6.2 Total probability theorem
Total probability theorem: Let \(B\) be an event of \(S\) and \(A_1, A_2, \cdots, A_n\) a partition of \(S\) such that \(P(A_j)>0\), for all \(j=1,2,\cdots,n\). Then,
\[ \begin{aligned} P(B)&=\sum_{i=1}^n P(B\vert A_i)\times P(A_i)\\ &=\sum_{i=1}^n P(B\cap A_i) \end{aligned} \] Proof: The result comes from the previous remark and the multiplication rule.
where the events \(B_i\), with \(i=1,2,3\), are such that \[B_i=B\cap A_i.\]
6.3 Bayes’ theorem
Bayes’ theorem: Let \(B\) be an event of \(S\) and \(A_1, A_2, \cdots, A_n\) a partition of \(S\). Additionally, assume that \(P(B)>0\) and \(P(A_j)>0\), for all \(j=1,2,\cdots,n\). Then, \[\begin{aligned} P(A_j\vert B)&=\frac{P(A_j)\times P(B\vert A_j)}{P(B)}\\ &=\frac{P(A_j)\times P(B\vert A_j)}{\sum_{i=1}^n P(B\cap A_i)}\\ &=\frac{P(A_j)\times P(B\vert A_j)}{\sum_{i=1}^n P(A_i)\times P(B\vert A_i)} \end{aligned} \]
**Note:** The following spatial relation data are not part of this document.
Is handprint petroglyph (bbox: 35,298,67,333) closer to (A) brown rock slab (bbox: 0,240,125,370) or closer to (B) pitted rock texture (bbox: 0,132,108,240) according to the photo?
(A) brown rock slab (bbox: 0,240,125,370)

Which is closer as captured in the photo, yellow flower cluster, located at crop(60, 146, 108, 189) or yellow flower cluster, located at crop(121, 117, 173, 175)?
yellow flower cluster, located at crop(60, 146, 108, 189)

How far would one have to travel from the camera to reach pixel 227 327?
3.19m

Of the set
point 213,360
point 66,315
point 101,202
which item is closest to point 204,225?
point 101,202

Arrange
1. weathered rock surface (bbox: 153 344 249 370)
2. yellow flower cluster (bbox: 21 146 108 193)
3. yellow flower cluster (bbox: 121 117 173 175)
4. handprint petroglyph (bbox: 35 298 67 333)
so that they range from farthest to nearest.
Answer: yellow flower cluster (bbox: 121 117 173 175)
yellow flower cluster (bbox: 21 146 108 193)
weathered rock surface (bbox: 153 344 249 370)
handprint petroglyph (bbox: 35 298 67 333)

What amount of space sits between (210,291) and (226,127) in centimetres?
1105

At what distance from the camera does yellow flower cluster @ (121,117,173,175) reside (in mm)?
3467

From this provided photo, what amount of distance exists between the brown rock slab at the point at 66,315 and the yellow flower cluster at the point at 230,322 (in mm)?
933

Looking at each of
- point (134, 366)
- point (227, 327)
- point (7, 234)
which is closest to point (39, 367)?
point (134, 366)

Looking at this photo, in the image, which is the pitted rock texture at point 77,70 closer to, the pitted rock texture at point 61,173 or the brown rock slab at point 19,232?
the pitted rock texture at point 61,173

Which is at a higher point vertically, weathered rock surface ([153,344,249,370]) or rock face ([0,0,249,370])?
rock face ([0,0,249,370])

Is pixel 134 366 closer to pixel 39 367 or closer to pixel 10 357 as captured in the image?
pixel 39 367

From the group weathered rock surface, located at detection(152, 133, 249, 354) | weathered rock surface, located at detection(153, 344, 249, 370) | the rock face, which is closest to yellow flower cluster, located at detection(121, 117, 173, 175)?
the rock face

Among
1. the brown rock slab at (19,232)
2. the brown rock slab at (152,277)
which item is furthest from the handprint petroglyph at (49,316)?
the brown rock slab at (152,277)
Proof: By definition, \[P(A_j\vert B)=\frac{P(A_j\cap B)}{P(B)}.\]
Use the multiplication rule to rewrite the numerator and the total probability law to rewrite the denominator.
6.4 Examples
Example 6.5 If we randomly pick a blue ball, what is the probability of being from the first box?
\[ P(\mbox{Choose box 1})=\frac{1}{2} \]
Let’s start from the beginning:
\(A=``\)Select a blue ball\("\) \(B_i=\)“Choose box" \(i\), \(i=1,2\).
\(P(A\vert B_1)=\frac{1}{3},\quad P(A\vert B_2)=\frac{2}{3}\)
\(P(A)=?\)
Example 6.6 If we draw randomly a blue ball, what is the probability of being in the first box?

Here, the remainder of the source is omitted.